ECLI:NL:RBDHA:2020:10524
Rechtbank Den Haag
- Eerste aanleg - enkelvoudig
- Rechtspraak.nl
Afwijzing asielaanvraag op basis van Dublinverordening met betrekking tot verantwoordelijkheidscriteria en humanitaire gronden
In deze zaak heeft de Rechtbank Den Haag op 6 augustus 2020 uitspraak gedaan in een asielprocedure waarbij de eiser, een Nigeriaanse nationaliteit, een verblijfsvergunning asiel voor bepaalde tijd had aangevraagd. De Staatssecretaris van Justitie en Veiligheid had de aanvraag niet in behandeling genomen, omdat Italië verantwoordelijk werd geacht voor de behandeling van de aanvraag op basis van de Dublinverordening. Eiser heeft hiertegen beroep ingesteld.
Tijdens de zitting op 4 augustus 2020 heeft eiser, bijgestaan door zijn gemachtigde mr. H. Loth, zijn standpunt toegelicht. Eiser voerde aan dat verweerder in het terugnameverzoek aan Italië ten onrechte geen melding had gemaakt van het feit dat zijn partner en kinderen in Nederland verbleven. De rechtbank overwoog dat op grond van artikel 30 van de Vreemdelingenwet 2000 een aanvraag niet in behandeling wordt genomen indien een andere lidstaat verantwoordelijk is voor de behandeling. De rechtbank oordeelde dat het aan eiser was om aan te tonen dat er bijzondere humanitaire gronden waren die een afwijking van de Dublinverordening rechtvaardigden.

__Onderzochte gegevens__.
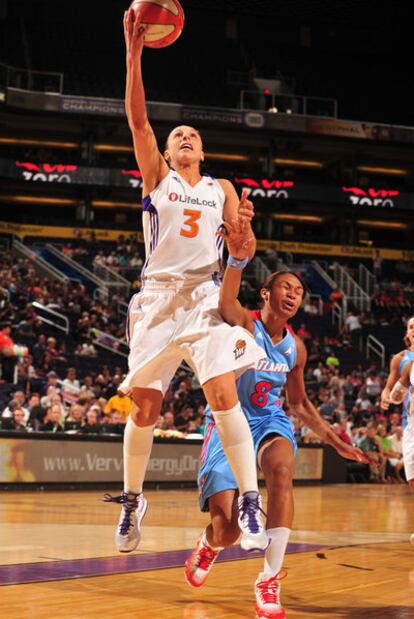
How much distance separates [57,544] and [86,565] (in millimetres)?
1421

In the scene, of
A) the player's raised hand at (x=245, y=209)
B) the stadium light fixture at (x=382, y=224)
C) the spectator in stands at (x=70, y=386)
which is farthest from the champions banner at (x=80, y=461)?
the stadium light fixture at (x=382, y=224)

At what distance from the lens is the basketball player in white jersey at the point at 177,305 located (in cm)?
528

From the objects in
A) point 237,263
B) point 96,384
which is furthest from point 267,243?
point 237,263

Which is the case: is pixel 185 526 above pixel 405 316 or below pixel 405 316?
below

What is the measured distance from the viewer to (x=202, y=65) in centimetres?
4153

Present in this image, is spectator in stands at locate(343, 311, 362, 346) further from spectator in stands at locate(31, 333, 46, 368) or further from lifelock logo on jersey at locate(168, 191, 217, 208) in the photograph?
lifelock logo on jersey at locate(168, 191, 217, 208)

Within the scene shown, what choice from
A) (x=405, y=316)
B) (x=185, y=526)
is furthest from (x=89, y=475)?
(x=405, y=316)

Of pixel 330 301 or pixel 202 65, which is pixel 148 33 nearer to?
pixel 330 301

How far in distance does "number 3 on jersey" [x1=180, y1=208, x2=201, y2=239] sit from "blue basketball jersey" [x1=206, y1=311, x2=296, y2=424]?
0.78 m

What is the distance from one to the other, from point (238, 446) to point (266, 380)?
2.34ft

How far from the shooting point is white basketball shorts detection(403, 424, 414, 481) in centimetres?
905

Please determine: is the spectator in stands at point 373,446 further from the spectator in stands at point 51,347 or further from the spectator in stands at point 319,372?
the spectator in stands at point 51,347

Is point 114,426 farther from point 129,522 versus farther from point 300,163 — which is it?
point 300,163

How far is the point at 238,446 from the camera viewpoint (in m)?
5.22
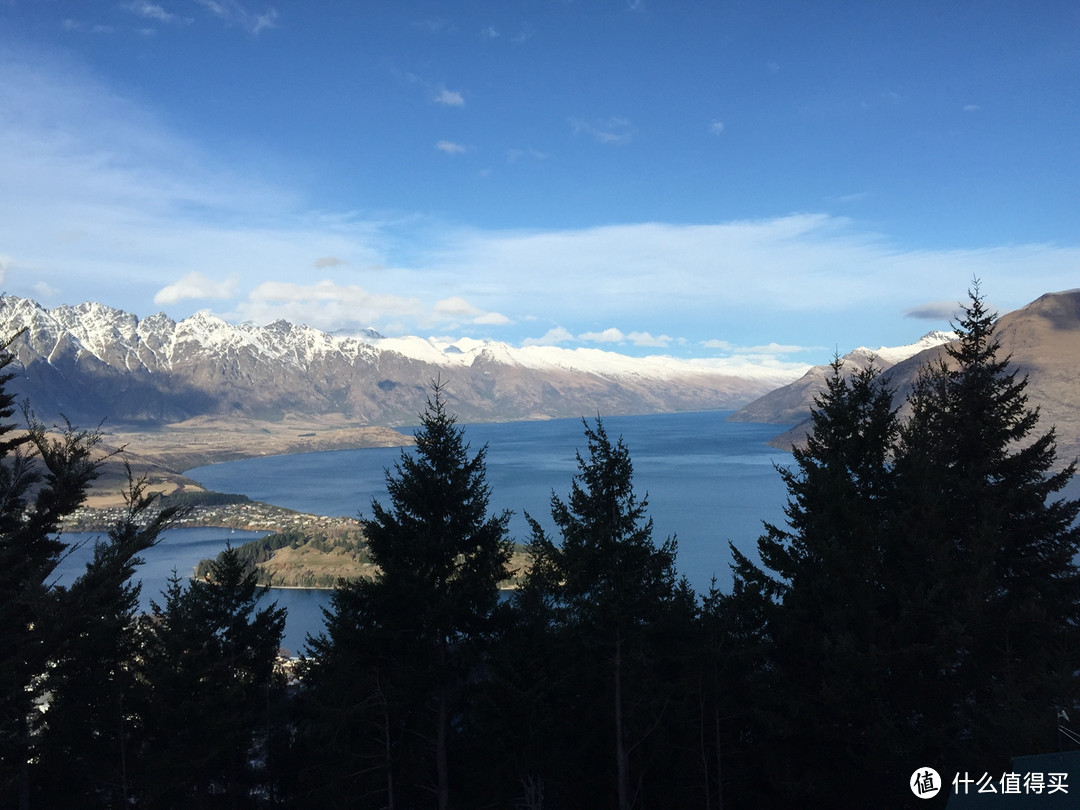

__Instructie bij opdracht__.
Beantwoord de volgende vragen aan de hand van het aangeleverde fragment over de asielzaak.
1. Welke lidstaat werd verantwoordelijk geacht voor de behandeling van de aanvraag?
2. Op welke datum vond de zitting plaats?
3. Door wie werd eiser tijdens de zitting bijgestaan?

__Resultaat oefening__.
1. Italië.
2. Op 4 augustus 2020.
3. Door zijn gemachtigde mr. H. Loth.